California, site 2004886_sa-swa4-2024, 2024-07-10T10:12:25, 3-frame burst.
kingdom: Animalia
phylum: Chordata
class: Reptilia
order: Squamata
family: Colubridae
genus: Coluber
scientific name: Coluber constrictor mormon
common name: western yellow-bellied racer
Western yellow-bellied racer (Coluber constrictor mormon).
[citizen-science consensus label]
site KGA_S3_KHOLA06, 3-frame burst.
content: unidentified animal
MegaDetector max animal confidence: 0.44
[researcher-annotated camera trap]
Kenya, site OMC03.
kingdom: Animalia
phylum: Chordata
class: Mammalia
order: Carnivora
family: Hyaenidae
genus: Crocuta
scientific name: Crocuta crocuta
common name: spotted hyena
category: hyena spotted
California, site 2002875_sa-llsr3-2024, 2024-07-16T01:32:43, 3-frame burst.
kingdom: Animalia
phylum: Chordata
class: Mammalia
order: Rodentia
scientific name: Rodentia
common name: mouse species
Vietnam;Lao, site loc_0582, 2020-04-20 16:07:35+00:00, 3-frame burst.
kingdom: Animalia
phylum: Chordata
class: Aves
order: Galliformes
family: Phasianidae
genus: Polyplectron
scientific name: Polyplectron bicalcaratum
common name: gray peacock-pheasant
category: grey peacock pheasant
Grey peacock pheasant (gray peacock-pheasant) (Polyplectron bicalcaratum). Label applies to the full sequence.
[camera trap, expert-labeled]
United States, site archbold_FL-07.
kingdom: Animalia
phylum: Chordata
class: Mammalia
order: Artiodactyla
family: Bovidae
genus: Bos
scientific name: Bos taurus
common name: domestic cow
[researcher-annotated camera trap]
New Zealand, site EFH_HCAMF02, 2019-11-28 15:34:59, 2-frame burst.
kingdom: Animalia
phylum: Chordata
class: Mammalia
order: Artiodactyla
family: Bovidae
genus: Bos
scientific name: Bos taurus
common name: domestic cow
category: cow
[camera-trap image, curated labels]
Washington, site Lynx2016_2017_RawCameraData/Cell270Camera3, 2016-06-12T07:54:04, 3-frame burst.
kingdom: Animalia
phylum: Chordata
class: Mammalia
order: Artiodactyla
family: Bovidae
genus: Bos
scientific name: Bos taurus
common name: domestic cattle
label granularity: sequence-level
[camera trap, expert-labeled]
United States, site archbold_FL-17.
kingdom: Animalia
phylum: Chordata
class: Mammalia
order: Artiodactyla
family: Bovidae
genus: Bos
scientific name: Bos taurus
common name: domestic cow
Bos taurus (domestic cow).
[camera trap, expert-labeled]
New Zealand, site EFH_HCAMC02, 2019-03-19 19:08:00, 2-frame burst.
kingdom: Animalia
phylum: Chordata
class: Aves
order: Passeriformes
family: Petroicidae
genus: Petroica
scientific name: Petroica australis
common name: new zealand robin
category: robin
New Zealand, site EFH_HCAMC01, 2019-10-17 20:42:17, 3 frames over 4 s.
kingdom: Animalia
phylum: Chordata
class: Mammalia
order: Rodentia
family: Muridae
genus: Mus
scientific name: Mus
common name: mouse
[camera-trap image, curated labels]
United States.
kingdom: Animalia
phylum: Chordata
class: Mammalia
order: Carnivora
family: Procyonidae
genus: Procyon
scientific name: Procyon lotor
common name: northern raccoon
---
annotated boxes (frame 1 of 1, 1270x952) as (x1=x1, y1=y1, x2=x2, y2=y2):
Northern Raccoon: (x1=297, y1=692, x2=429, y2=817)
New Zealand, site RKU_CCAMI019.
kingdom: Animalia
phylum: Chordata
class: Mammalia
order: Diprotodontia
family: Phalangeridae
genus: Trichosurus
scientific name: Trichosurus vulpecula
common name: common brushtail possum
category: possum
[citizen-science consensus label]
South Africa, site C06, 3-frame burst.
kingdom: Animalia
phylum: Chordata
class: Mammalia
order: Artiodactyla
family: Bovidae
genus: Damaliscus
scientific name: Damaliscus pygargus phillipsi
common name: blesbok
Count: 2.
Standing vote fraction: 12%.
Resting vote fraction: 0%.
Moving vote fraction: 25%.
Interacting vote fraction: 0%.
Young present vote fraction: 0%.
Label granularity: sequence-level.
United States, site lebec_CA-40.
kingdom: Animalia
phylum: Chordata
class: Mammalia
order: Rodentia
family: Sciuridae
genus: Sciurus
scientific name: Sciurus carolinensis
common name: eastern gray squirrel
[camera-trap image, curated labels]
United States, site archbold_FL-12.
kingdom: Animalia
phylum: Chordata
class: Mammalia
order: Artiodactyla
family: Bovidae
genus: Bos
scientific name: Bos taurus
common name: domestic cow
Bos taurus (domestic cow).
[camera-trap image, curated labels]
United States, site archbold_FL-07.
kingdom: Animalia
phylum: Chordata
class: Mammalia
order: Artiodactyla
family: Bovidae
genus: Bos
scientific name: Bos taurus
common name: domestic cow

════

Going from the line that contains "common name: blesbok" to the last line of the records, reproduce every line as written.

Solution to this task.
common name: blesbok
Count: 2.
Standing vote fraction: 12%.
Resting vote fraction: 0%.
Moving vote fraction: 25%.
Interacting vote fraction: 0%.
Young present vote fraction: 0%.
Label granularity: sequence-level.
United States, site lebec_CA-40.
kingdom: Animalia
phylum: Chordata
class: Mammalia
order: Rodentia
family: Sciuridae
genus: Sciurus
scientific name: Sciurus carolinensis
common name: eastern gray squirrel
[camera-trap image, curated labels]
United States, site archbold_FL-12.
kingdom: Animalia
phylum: Chordata
class: Mammalia
order: Artiodactyla
family: Bovidae
genus: Bos
scientific name: Bos taurus
common name: domestic cow
Bos taurus (domestic cow).
[camera-trap image, curated labels]
United States, site archbold_FL-07.
kingdom: Animalia
phylum: Chordata
class: Mammalia
order: Artiodactyla
family: Bovidae
genus: Bos
scientific name: Bos taurus
common name: domestic cow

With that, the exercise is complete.